■ **YOUR GOAL**:
Quote, word for word, every line starting at the line that contains "As captured in" and ending with the last line of the records; include both of these lines and no others.

■ **DATASET RECORDS**:
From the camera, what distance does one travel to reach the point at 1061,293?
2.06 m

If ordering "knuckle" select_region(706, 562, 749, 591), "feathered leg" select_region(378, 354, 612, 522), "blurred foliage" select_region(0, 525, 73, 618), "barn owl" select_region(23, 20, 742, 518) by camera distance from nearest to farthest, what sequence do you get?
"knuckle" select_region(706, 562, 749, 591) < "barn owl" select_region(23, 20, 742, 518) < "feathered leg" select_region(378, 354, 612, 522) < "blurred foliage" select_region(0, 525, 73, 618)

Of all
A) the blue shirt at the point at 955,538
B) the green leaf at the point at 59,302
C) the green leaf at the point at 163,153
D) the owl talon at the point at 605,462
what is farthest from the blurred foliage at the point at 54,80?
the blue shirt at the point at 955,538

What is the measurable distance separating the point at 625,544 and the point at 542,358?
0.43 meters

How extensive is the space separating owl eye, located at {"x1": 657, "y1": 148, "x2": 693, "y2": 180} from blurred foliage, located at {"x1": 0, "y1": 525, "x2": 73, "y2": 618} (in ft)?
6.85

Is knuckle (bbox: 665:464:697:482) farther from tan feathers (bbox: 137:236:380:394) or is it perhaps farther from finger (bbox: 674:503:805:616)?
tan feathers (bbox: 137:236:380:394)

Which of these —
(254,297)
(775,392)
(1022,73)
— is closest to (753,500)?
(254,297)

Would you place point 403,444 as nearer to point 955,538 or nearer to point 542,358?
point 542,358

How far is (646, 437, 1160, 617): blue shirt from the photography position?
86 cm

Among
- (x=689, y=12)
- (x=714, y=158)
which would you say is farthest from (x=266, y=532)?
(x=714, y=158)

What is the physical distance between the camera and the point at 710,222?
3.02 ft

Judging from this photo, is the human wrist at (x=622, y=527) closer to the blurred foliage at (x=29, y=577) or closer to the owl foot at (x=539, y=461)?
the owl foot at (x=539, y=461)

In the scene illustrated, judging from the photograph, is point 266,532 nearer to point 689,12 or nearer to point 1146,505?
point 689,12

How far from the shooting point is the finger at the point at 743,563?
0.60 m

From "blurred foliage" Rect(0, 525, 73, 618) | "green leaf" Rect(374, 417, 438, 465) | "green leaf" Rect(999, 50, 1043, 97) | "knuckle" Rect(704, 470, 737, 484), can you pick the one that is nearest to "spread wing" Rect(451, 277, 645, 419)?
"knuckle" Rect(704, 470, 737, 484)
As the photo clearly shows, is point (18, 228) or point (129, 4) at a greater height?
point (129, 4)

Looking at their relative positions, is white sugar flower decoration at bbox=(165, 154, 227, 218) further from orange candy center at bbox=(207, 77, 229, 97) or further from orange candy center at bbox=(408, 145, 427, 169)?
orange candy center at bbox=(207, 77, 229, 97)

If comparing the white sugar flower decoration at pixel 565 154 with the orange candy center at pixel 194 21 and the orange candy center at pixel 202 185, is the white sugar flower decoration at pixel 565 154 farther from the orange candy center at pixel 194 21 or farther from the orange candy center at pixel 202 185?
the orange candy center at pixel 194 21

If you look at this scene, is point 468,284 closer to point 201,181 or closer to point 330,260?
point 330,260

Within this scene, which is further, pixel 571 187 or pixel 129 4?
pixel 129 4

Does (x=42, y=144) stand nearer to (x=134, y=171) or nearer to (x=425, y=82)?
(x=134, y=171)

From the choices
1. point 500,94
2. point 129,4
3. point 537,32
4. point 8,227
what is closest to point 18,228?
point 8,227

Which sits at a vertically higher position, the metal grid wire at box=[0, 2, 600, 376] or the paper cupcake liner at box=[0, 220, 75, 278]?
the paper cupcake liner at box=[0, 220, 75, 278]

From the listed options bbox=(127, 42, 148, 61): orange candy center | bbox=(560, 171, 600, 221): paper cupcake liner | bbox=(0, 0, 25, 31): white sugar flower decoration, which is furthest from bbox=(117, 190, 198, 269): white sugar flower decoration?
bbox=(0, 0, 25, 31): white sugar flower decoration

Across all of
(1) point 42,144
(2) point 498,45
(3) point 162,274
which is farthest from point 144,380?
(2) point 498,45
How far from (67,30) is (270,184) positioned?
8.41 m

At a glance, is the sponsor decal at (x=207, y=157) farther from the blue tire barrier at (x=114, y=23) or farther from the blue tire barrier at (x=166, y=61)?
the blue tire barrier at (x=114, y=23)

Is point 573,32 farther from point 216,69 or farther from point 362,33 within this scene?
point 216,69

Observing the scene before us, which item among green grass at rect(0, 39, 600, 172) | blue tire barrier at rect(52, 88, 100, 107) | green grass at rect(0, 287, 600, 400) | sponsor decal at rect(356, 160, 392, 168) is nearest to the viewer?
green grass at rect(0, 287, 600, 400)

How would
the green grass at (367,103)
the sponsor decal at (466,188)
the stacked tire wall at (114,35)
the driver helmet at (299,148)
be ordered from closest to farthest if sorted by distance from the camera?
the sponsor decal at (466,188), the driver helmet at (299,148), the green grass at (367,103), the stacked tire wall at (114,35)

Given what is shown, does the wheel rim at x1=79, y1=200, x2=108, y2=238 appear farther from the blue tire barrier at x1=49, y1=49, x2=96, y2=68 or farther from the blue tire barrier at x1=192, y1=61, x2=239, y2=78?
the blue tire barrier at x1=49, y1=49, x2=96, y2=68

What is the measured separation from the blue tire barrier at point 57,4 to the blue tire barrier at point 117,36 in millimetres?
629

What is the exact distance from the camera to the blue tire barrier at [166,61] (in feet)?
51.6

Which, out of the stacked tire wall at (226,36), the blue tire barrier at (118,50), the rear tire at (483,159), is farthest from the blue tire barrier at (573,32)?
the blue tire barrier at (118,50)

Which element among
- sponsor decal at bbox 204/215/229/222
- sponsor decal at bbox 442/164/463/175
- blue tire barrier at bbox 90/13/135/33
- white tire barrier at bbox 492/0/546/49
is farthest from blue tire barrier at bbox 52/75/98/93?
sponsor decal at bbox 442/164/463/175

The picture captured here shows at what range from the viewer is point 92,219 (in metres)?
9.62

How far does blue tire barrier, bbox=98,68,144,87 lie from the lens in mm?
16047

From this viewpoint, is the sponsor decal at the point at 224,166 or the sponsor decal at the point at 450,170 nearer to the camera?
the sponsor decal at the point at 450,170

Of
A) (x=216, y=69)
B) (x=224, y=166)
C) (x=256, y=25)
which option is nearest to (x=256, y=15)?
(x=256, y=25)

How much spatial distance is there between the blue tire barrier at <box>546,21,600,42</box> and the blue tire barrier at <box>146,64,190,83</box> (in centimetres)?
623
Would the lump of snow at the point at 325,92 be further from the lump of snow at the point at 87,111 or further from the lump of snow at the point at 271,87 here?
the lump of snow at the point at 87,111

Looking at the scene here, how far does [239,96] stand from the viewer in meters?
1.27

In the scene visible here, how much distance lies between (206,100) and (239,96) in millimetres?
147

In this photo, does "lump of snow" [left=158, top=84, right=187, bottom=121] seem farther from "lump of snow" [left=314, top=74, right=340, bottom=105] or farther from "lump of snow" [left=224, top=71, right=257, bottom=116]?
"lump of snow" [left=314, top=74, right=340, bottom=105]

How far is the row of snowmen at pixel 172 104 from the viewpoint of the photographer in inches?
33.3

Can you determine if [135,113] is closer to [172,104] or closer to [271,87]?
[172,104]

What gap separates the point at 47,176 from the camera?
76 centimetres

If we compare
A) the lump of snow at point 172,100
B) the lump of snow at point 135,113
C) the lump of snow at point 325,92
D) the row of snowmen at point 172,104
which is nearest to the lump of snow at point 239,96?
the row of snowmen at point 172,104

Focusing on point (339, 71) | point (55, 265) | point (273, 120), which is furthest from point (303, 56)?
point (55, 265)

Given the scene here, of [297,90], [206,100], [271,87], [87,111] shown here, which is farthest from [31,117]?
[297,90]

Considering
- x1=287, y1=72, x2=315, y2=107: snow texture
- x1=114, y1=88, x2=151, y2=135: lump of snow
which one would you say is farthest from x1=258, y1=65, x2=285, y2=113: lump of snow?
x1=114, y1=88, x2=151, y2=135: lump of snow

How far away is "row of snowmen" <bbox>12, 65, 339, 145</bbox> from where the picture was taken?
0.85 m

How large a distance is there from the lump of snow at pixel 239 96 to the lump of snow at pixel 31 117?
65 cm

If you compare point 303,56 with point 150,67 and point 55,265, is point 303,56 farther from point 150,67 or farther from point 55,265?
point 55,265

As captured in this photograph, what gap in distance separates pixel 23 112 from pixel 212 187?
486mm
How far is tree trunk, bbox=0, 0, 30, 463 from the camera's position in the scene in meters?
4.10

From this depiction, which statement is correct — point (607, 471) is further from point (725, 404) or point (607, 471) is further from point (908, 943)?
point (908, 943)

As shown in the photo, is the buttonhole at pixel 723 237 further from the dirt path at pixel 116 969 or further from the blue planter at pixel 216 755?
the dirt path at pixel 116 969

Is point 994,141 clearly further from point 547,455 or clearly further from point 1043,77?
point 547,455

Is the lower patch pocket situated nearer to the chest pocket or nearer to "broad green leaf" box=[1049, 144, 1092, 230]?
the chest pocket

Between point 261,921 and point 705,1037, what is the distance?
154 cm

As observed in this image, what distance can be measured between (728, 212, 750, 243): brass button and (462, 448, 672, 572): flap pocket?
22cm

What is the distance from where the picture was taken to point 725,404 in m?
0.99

■ **THE ANSWER**:
As captured in this photograph, what gap in distance separates pixel 23 112 from pixel 212 187?
486mm
How far is tree trunk, bbox=0, 0, 30, 463 from the camera's position in the scene in meters?
4.10

From this depiction, which statement is correct — point (607, 471) is further from point (725, 404) or point (607, 471) is further from point (908, 943)?
point (908, 943)

As shown in the photo, is the buttonhole at pixel 723 237 further from the dirt path at pixel 116 969 or further from the blue planter at pixel 216 755?
the dirt path at pixel 116 969

Is point 994,141 clearly further from point 547,455 or clearly further from point 1043,77?
point 547,455

Is the lower patch pocket situated nearer to the chest pocket or nearer to "broad green leaf" box=[1049, 144, 1092, 230]?
the chest pocket

Between point 261,921 and point 705,1037, what is the distance?
154 cm

As observed in this image, what distance can be measured between (728, 212, 750, 243): brass button and (462, 448, 672, 572): flap pocket?
22cm

What is the distance from where the picture was taken to point 725,404 in m?
0.99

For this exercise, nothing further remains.